Fix major bug with MultiGet, DeleteRange, and memtable Bloom #9453

pdillinger · 2022-01-26T23:39:36Z

Summary: MemTable::MultiGet was not considering range tombstones before
querying Bloom filter. This means range tombstones would be skipped for
keys (or prefixes) with no other entries in the memtable. This could cause
old values for a key (in SST files) to still show up until the range tombstone
covering it has been flushed.

This is fixed by essentially disabling the memtable Bloom filter when there
are any range tombstones. (This could be better optimized in the future, but
good enough for now.)

Did some other cleanup/optimization in the same code to (more than) offset
the cost of checking on range tombstones in more cases. There is now
notable improvement when memtable_whole_key_filtering and prefix_extractor
are used together (unusual), and this makes MultiGet closer to the Get
implementation.

Test Plan: new unit test added. Added memtable Bloom to crash test.

Performance testing

Build WAL-only DB (recovers to memtable):

TEST_TMPDIR=/dev/shm/rocksdb ./db_bench -benchmarks=fillrandom -num=1000000 -write_buffer_size=250000000

Query test command, to maximize sensitivity to the changed code:

TEST_TMPDIR=/dev/shm/rocksdb ./db_bench -use_existing_db -readonly -benchmarks=multireadrandom -num=10000000 -write_buffer_size=250000000 -memtable_bloom_size_ratio=0.015 -multiread_batched -batch_size=24 -threads=8 -memtable_whole_key_filtering=$MWKF -prefix_size=$PXS

(Note -num here is 10x larger for mostly memtable misses)

Before & after run simultaneously, average over 10 iterations per data point, ops/sec.

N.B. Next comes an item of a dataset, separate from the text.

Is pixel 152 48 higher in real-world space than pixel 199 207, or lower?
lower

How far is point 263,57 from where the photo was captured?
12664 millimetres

MWKF=0 PXS=0 (Bloom disabled)
Before: 5724844
After: 6722066

MWKF=0 PXS=7 (prefixes hardly unique; Bloom not useful)
Before: 9981319
After: 10237990

MWKF=0 PXS=8 (prefixes unique; Bloom useful)
Before: 12081715
After: 12117603

MWKF=1 PXS=0 (whole key Bloom useful)
Before: 11944354
After: 12096085

MWKF=1 PXS=7 (whole key Bloom useful in new version; prefixes not useful in old version)
Before: 9444299
After: 11826029

MWKF=1 PXS=7 (whole key Bloom useful in new version; prefixes useful in old version)
Before: 11784465
After: 11778591

Only in this last case is the 'before' slightly faster, perhaps because hashing prefixes is slightly faster than hashing whole keys. Otherwise, 'after' is faster.

facebook-github-bot · 2022-01-26T23:43:09Z

@pdillinger has imported this pull request. If you are a Meta employee, you can view this diff on Phabricator.

ajkr

LGTM

ajkr · 2022-01-27T00:47:36Z

db/memtable.cc

+        PERF_COUNTER_ADD(bloom_memtable_hit_count, 1);
+      } else if (whole_key) {
+        bloom_keys[num_keys] = iter->ukey_without_ts;
+        range_indexes[num_keys++] = iter.index();
      } else if (prefix_extractor_->InDomain(iter->ukey_without_ts)) {


Was it wrong to do this without checking memtable_whole_key_filtering?

Don't think so. The comment for memtable_prefix_bloom_size_ratio says the feature is disabled if both prefix_extractor and memtable_whole_key_filtering are not set. And if if both are set but key is not in domain, we would have just skipped the bloom filter and called GetFromTable.

Like Anand said, just suboptimal, not wrong.

anand1976

LGTM. Great catch!

anand1976 · 2022-01-27T01:32:21Z

db/memtable.cc

+        PERF_COUNTER_ADD(bloom_memtable_hit_count, 1);
+      } else if (whole_key) {
+        bloom_keys[num_keys] = iter->ukey_without_ts;
+        range_indexes[num_keys++] = iter.index();
      } else if (prefix_extractor_->InDomain(iter->ukey_without_ts)) {


Don't think so. The comment for memtable_prefix_bloom_size_ratio says the feature is disabled if both prefix_extractor and memtable_whole_key_filtering are not set. And if if both are set but key is not in domain, we would have just skipped the bloom filter and called GetFromTable.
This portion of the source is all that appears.